I bought him a ticket and gave him extra money for a rickshaw to get home, plus more for food. He bought some snacks from a nearby shop.
As the train prepared to leave, I said: “If you’re afraid your father will scold you, I’ll come and explain everything myself. He won’t be angry.”
He said calmly, “No, I had taken permission before coming. My family won’t say anything.”
I was reassured. As the train whistled and moved, I shook his hand and said, “Allah Hafiz.”
But he looked at me blankly—neither thankful, nor emotional, not even a hint of farewell on his face.
After the train disappeared, I called his uncle and briefly explained the situation. The reply stunned me:
“Sorry, none of our relatives is named Waqas, nor do we know anyone called Qazi Abdur Rasheed. You must have been given the wrong number.”

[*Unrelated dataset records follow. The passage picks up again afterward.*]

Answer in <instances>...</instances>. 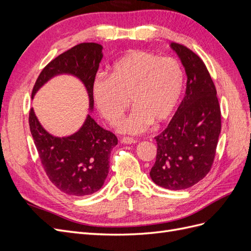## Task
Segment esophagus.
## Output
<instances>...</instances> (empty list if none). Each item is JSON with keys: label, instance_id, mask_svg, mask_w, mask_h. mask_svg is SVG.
I'll return each instance as SVG.
<instances>
[{"label": "esophagus", "instance_id": "1", "mask_svg": "<svg viewBox=\"0 0 251 251\" xmlns=\"http://www.w3.org/2000/svg\"><path fill=\"white\" fill-rule=\"evenodd\" d=\"M121 141H123L124 143L126 144H133L135 142H137V140L134 139L133 137H128V136H126V137H123V139H121Z\"/></svg>", "mask_w": 251, "mask_h": 251}]
</instances>
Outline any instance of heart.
Returning <instances> with one entry per match:
<instances>
[{"mask_svg": "<svg viewBox=\"0 0 251 251\" xmlns=\"http://www.w3.org/2000/svg\"><path fill=\"white\" fill-rule=\"evenodd\" d=\"M184 86L181 64L146 50H133L114 62L108 76L98 75L92 95L101 115L114 125L130 105V115L118 125L119 131L142 133L154 123L169 120L176 111Z\"/></svg>", "mask_w": 251, "mask_h": 251, "instance_id": "obj_1", "label": "heart"}]
</instances>
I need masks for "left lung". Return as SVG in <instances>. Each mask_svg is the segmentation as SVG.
I'll return each instance as SVG.
<instances>
[{
    "label": "left lung",
    "mask_w": 251,
    "mask_h": 251,
    "mask_svg": "<svg viewBox=\"0 0 251 251\" xmlns=\"http://www.w3.org/2000/svg\"><path fill=\"white\" fill-rule=\"evenodd\" d=\"M171 46L185 68L186 91L168 127L155 137L156 162L150 175L157 185L179 191L198 183L211 170L221 110L215 83L200 56L182 44Z\"/></svg>",
    "instance_id": "8db88e82"
}]
</instances>
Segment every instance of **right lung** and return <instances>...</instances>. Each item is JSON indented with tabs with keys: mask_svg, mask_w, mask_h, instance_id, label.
Returning a JSON list of instances; mask_svg holds the SVG:
<instances>
[{
	"mask_svg": "<svg viewBox=\"0 0 251 251\" xmlns=\"http://www.w3.org/2000/svg\"><path fill=\"white\" fill-rule=\"evenodd\" d=\"M102 46L96 43H80L44 68L32 89V96L49 78L60 73L77 76L87 88L90 107H93L92 82L102 58ZM29 126L43 169L59 191L82 197L100 189L108 176L112 149L118 139L88 115L80 130L69 137H53L44 130L29 111Z\"/></svg>",
	"mask_w": 251,
	"mask_h": 251,
	"instance_id": "1",
	"label": "right lung"
}]
</instances>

My anxiety deepened. I should have verified before buying the ticket. The next day, I even wrote a letter to the Railway Workshop address, requesting confirmation if the boy had reached home. A week passed—no reply.
When I narrated the story to my friend Hamid, he said:
“These incidents are common. That boy didn’t deserve your sympathy. He tricked you. Most likely, he got off at the very next station and told people his luggage was left behind in the train. Out of pity, people give money, even arrange transport. It’s just another dishonest way of earning.”
Now my worry turned into astonishment. I consoled myself: May Allah truly have guided that boy safely to his home.